Systemic autoimmune diseases are a group of disorders characterized by a failure in self-tolerance to a wide variety of autoantigens. In genetically predisposed individuals, these diseases occur as a multistep process in which environmental factors have key roles in the development of abnormal innate and adaptive immune responses. Experimental evidence collected in the past decade suggests that neutrophils - the most abundant type of white blood cell - might have an important role in the pathogenesis of these diseases by contributing to the initiation and perpetuation of immune dysregulation through the formation of neutrophil extracellular traps (NETs), synthesis of proinflammatory cytokines and direct tissue damage. Many of the molecules externalized through NET formation are considered to be key autoantigens and might be involved in the generation of autoimmune responses in predisposed individuals. In several systemic autoimmune diseases, the imbalance between NET formation and degradation might increase the half-life of these lattices, which could enhance the exposure of the immune system to modified autoantigens and increase the capacity for NET-induced organ damage. This Review details the role of neutrophils and NETs in the pathophysiology of systemic autoimmune diseases, including their effect on renal damage, and discusses neutrophil targets as potential novel therapies for these diseases.

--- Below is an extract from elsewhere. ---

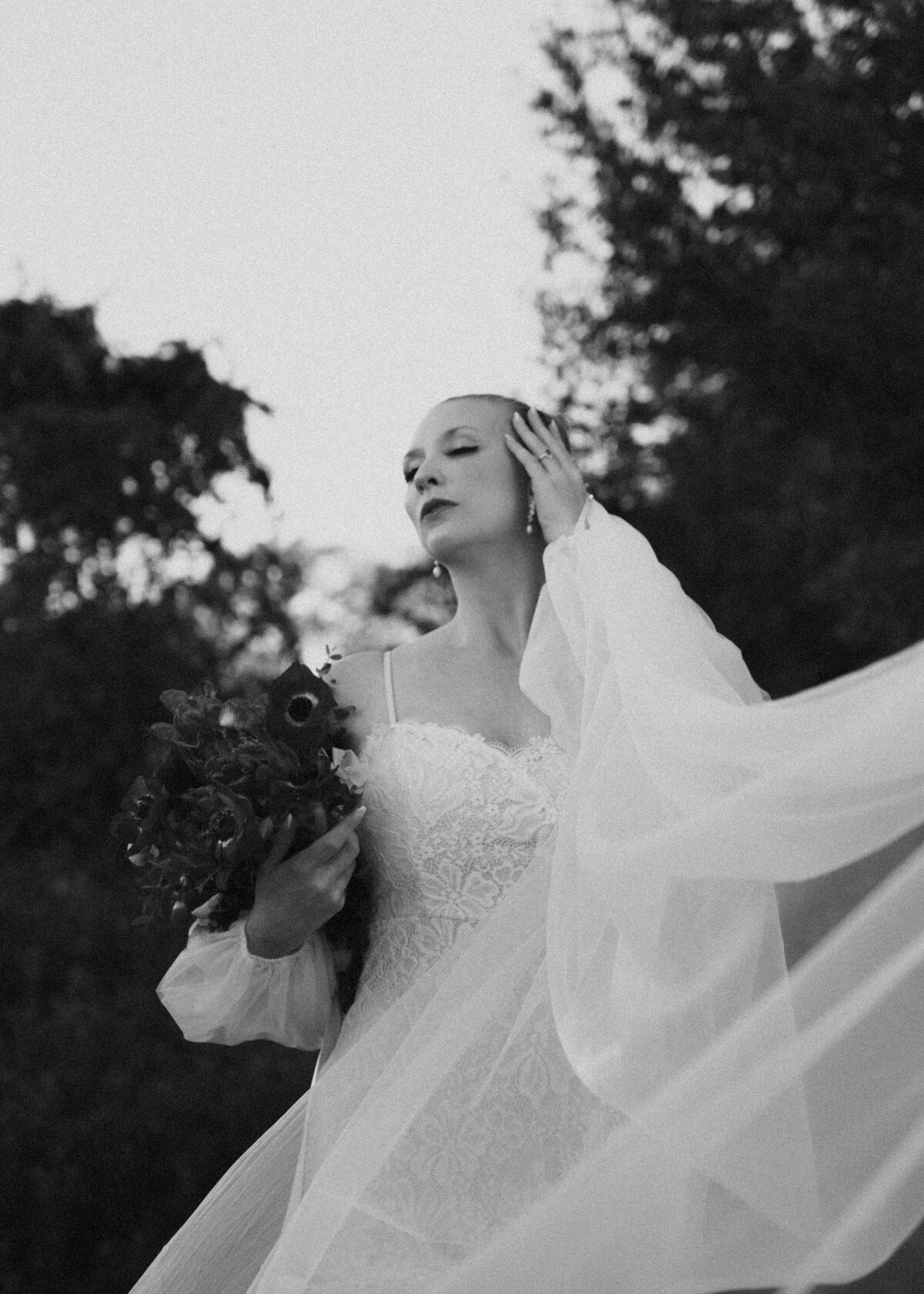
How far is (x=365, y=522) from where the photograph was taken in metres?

Figure 1. NETosis pathways and potential therapeutic targets

Stimulation of neutrophil receptors by microorganisms or sterile stimuli leads to release of calcium (Ca⁺) from the endoplasmic reticulum (ER), which results in activation of protein kinase C (PKC) and assembly of the nicotinamide adenine dinucleotide phosphate (NADPH) oxidase complex and/or mitochondrial activation, leading to generation of reactive oxygen species (ROS). Other cellular sources might also be important contributors of ROS. This ROS generation is followed by myeloperoxidase (MPO)-dependent migration of granular neutrophil elastase (NE) to the nucleus where it cleaves histones. In addition, peptidylarginine deiminase (PAD) 4 is activated and induces histone citrullination, which contributes to chromatin decondensation. Finally, the nuclear membrane is degraded and a mixture of chromatin and granular proteins is extruded from the cell. Extracellular DNase eventually degrades neutrophil extracellular traps (NETs). Modulation of critical steps in NET formation and degradation (shown by blocking arrows) might be beneficial for the treatment of autoimmune disorders. C5aR, C5a receptor; G-CSF: granulocyte colony stimulating factor; G-CSF-R, G-CSF receptor; FcγR, Fc γ receptor; TLR, Toll-like receptor.

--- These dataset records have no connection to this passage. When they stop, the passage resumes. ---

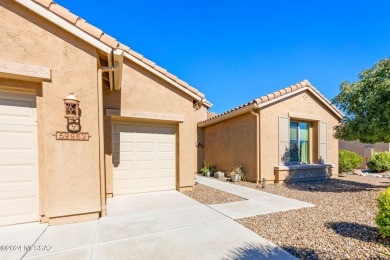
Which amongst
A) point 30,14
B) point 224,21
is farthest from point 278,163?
point 30,14

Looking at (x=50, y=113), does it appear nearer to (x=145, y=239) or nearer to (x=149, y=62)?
(x=145, y=239)

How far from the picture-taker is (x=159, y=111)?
714 cm

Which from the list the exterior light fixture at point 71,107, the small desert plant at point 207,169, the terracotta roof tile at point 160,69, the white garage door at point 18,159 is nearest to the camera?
the white garage door at point 18,159

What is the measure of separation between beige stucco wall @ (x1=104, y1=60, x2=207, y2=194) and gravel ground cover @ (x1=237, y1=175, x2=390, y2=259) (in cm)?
340

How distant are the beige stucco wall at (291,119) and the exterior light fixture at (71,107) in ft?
24.3

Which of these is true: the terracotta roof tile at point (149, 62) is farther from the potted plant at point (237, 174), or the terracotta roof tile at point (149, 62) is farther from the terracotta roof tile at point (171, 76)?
the potted plant at point (237, 174)

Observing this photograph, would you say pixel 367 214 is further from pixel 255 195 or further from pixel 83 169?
pixel 83 169

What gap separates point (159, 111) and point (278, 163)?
242 inches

Figure 2. NETs in low-density granulocytes

Low-density granulocytes from a patient with systemic lupus erythematosus show spontaneous formation of neutrophil extracellular traps (NETs). Immunofluorescence imaging reveals NETs as strands of DNA (blue (labelled with Hoechst stain)) with neutrophil granular proteins (red (myeloperoxidase)). Image obtained by Monica Purmalek, Systemic Autoimmunity Branch, National Institute of Arthritis and Musculoskeletal and Skin Diseases, NIH, USA.

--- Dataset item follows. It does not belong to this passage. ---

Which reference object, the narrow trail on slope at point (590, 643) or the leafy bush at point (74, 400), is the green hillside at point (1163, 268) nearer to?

Figure 3. Neutrophils and NETosis in the pathogenesis of autoimmune and renal diseases

Upon exposure to various infectious and ‘sterile’ stimuli, neutrophils (and low density granulocytes (LDGs) in the setting of systemic lupus erythematosus (SLE)) release neutrophil extracellular traps (NETs). These NETs externalize granular peptides (such as LL-37) in complex with DNA, which, in turn, activate plasmacytoid dendritic cells (pDCs) to synthetize type I interferons (IFN), which have critical roles in SLE pathogenesis. Neutrophils also release inflammatory cytokines that activate T cells and B cells, which produce autoantibodies, potentially contributing to the development of systemic autoimmune and renal diseases. NETs promote the expression of tissue factor, which activates platelets and coagulation factors, thereby promoting thrombosis. This process might contribute to the development of renal diseases, particularly antiphospholipid antibody syndrome (APS) and ANCA-associated vasculitis (AAV). NET-bound proteins, such as metalloproteinases (MMPs) and histones, promote vasculopathy — a feature of renal disease, AAV, SLE and APS — by damaging endothelial cells. Autoantibodies, immune complexes, autoantigens, complement activation factors and cytokines can in turn cause NETosis. NET peptides stimulate NLRP3 inflammasome activation in macrophages, leading to release of IL-1 and IL-18, which promote neutrophil activation and NET formation.